[Items listed in a dataset]
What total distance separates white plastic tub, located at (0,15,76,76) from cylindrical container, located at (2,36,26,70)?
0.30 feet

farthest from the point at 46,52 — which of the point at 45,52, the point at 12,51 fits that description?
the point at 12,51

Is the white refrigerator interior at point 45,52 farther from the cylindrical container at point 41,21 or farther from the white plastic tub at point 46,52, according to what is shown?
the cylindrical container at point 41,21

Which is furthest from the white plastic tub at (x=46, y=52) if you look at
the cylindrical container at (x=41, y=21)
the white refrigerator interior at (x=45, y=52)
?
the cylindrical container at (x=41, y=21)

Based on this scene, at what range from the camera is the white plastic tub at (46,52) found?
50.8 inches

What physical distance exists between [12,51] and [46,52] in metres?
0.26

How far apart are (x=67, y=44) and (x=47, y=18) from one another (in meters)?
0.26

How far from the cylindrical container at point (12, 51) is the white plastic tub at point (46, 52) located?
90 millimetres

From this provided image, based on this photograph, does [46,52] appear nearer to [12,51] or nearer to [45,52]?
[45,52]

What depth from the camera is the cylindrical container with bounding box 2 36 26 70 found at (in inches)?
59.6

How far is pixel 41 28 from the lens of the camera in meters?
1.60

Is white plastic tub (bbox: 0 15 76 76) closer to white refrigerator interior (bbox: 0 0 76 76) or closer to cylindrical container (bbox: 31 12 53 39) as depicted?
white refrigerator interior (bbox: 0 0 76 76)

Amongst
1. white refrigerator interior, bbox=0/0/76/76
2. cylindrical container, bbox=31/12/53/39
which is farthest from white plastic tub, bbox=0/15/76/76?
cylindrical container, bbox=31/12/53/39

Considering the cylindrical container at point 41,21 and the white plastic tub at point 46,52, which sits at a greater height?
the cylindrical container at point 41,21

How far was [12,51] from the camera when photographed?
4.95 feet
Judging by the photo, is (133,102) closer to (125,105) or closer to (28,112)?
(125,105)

• Written task: Copy the data word for word, beginning at the line containing "What depth from" and continuing through the final line of the data.

• Written solution:
What depth from the camera is the cylindrical container with bounding box 2 36 26 70 found at (in inches)?
59.6

How far is pixel 41 28 from the lens of the camera in meters?
1.60

Is white plastic tub (bbox: 0 15 76 76) closer to white refrigerator interior (bbox: 0 0 76 76) or closer to cylindrical container (bbox: 31 12 53 39) as depicted?
white refrigerator interior (bbox: 0 0 76 76)

Amongst
1. white refrigerator interior, bbox=0/0/76/76
2. cylindrical container, bbox=31/12/53/39
which is farthest from white plastic tub, bbox=0/15/76/76?
cylindrical container, bbox=31/12/53/39

Considering the cylindrical container at point 41,21 and the white plastic tub at point 46,52, which sits at a greater height?
the cylindrical container at point 41,21

How far was [12,51] from the camera when photographed?
4.95 feet
Judging by the photo, is (133,102) closer to (125,105) or closer to (28,112)?
(125,105)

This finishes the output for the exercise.